Vor allem der Koblenzer CDU geht das zu weit. Die für Ende 2014 geplante Wiederwahl Bayerleins als ehrenamtlicher Behindertenbeauftragter der Stadt ließen die Christdemokraten kurzerhand von der Tagesordnung nehmen und meldeten „Redebedarf“ an. Es könne ja jeder privat machen, was er wolle, heißt es dazu aus der Koblenzer CDU. Aber wenn Sex mit Behinderten öffentlich als Lustgewinn und Fetisch für Nichtbehinderte dargestellt werde, so wie es Bayerlein immer wieder in sozialen Netzwerken getan habe, sei eine Grenze überschritten.

Keine offiziellen Bekundungen

Deshalb habe eine Wiederwahl Bayerleins, bisher einziger Bewerber, keine Chance mehr auf Mehrheit. Ihm solle daher nahegelegt werden, sich nicht wieder als Kandidat aufzustellen. „Offiziell hat noch keiner mit mir geredet“, sagt Christian Bayerlein, der hauptberuflich als Diplominformatiker im Bundesarchiv arbeitet.

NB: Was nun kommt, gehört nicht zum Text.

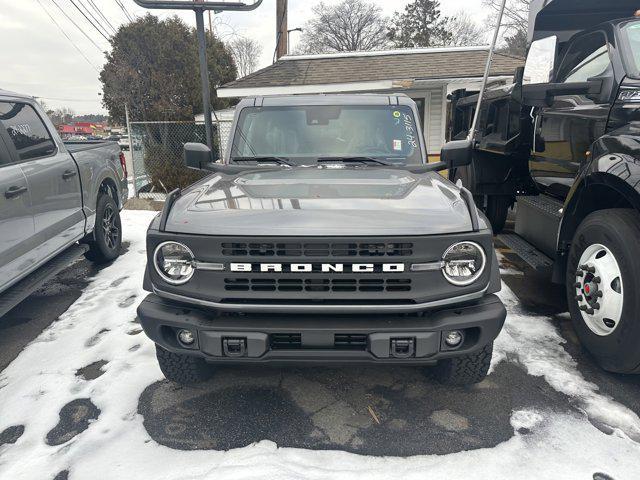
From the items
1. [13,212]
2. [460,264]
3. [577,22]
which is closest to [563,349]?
[460,264]

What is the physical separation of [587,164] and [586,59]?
1.35 metres

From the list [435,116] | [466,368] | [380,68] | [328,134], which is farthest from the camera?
[435,116]

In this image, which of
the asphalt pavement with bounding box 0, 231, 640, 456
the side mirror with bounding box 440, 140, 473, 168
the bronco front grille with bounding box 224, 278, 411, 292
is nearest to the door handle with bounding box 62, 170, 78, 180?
the asphalt pavement with bounding box 0, 231, 640, 456

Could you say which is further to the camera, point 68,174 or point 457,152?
point 68,174

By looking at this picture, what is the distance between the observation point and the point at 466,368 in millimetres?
2906

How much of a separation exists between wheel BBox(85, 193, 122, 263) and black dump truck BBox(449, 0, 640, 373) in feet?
15.5

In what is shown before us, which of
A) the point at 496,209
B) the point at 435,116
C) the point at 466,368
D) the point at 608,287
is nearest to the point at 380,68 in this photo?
the point at 435,116

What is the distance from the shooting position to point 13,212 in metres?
3.76

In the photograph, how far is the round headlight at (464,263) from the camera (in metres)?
2.46

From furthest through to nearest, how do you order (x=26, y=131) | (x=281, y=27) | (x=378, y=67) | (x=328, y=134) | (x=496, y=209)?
1. (x=281, y=27)
2. (x=378, y=67)
3. (x=496, y=209)
4. (x=26, y=131)
5. (x=328, y=134)

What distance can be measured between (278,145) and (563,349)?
2.74 meters

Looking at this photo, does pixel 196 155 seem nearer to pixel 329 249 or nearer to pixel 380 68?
pixel 329 249

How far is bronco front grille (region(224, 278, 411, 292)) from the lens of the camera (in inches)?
95.2

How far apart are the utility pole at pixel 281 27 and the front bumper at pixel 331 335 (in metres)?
17.7
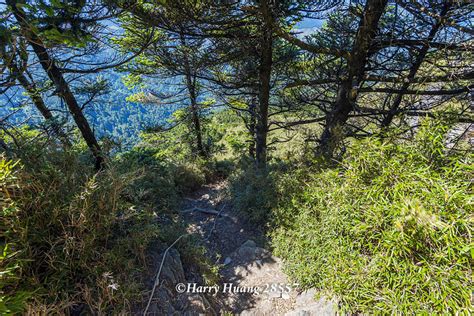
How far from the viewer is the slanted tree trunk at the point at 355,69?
3.35 metres

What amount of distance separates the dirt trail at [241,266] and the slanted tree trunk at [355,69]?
2.24 metres

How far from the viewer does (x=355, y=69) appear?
12.6 feet

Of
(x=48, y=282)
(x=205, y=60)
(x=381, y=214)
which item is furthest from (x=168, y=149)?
(x=381, y=214)

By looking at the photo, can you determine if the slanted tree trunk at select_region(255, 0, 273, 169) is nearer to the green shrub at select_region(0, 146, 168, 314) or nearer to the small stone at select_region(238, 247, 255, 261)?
the small stone at select_region(238, 247, 255, 261)

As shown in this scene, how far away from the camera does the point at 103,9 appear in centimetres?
334

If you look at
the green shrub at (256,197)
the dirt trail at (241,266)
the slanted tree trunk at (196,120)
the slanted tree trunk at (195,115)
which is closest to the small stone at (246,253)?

Offiziell äußern sich auch weder der Sprecher der Stadt noch die CDU zur verhinderten Wiederwahl und verweisen auf die Nichtöffentlichkeit der Stadtratssitzungen. So bleibt unklar, welche Fraktionen außer der CDU Bedenken gegen eine Wiederwahl Bayerleins haben. „Fakt ist, dass nicht die CDU allein entscheidet“, sagte Andreas Biebricher, Vorsitzender des CDU-Kreisverbands Koblenz, der taz. 21 Stimmen habe die CDU im Stadtrat, für eine Mehrheit brauche es 29.

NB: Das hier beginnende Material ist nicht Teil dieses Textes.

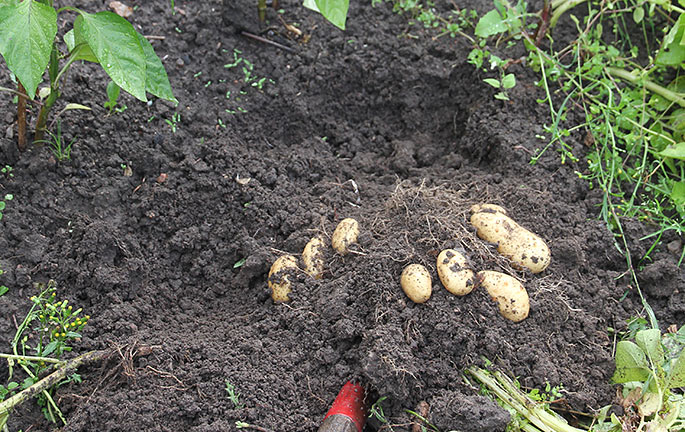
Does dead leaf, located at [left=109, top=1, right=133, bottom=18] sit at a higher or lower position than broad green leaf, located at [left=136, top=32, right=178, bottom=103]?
lower

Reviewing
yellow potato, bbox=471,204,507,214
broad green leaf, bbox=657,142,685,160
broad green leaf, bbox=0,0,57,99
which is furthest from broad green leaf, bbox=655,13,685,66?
broad green leaf, bbox=0,0,57,99

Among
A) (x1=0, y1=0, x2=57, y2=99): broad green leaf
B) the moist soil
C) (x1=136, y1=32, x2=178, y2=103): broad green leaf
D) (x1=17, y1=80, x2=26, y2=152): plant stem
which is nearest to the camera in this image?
(x1=0, y1=0, x2=57, y2=99): broad green leaf

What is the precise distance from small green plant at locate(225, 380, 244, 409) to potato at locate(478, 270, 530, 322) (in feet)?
3.22

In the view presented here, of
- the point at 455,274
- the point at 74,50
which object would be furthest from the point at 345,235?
the point at 74,50

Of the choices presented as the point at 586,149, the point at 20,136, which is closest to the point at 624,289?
the point at 586,149

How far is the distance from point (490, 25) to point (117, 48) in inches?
71.5

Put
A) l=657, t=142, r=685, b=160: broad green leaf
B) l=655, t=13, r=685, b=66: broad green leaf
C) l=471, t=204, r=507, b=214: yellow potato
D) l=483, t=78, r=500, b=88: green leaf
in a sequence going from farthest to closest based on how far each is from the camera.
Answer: l=483, t=78, r=500, b=88: green leaf
l=655, t=13, r=685, b=66: broad green leaf
l=657, t=142, r=685, b=160: broad green leaf
l=471, t=204, r=507, b=214: yellow potato

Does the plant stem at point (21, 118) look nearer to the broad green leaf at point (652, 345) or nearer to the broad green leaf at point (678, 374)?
the broad green leaf at point (652, 345)

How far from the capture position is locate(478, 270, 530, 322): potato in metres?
2.11

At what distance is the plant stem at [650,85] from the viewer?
107 inches

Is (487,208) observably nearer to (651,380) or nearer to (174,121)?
(651,380)

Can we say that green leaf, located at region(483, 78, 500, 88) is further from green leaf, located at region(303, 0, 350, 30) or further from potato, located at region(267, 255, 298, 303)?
potato, located at region(267, 255, 298, 303)

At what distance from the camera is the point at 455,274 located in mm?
2070

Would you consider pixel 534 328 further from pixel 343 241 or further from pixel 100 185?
pixel 100 185
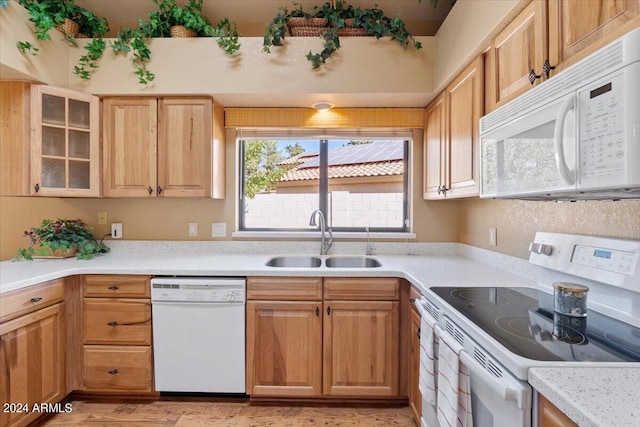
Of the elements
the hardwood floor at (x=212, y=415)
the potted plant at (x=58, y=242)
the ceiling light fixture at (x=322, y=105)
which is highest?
the ceiling light fixture at (x=322, y=105)

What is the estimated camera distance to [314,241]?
8.18 feet

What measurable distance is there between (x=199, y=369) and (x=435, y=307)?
1455mm

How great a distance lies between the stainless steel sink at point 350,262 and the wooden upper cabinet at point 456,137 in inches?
26.0

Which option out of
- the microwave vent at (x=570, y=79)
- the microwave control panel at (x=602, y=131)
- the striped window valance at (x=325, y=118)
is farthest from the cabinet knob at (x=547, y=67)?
the striped window valance at (x=325, y=118)

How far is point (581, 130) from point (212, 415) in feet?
7.17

Nun sollen die Behindertenverbände, die 2009 Bayerlein als Kandidaten vorgeschlagen hatten und eigentlich auch die Wiederwahl befürworteten, neue Vorschläge einbringen. „Die guten Leute sind natürlich auf meiner Seite und stehen deshalb nicht zur Wahl zur Verfügung“, sagt dazu Christian Bayerlein. Die Behindertenverbände selbst müssten sich nun positionieren.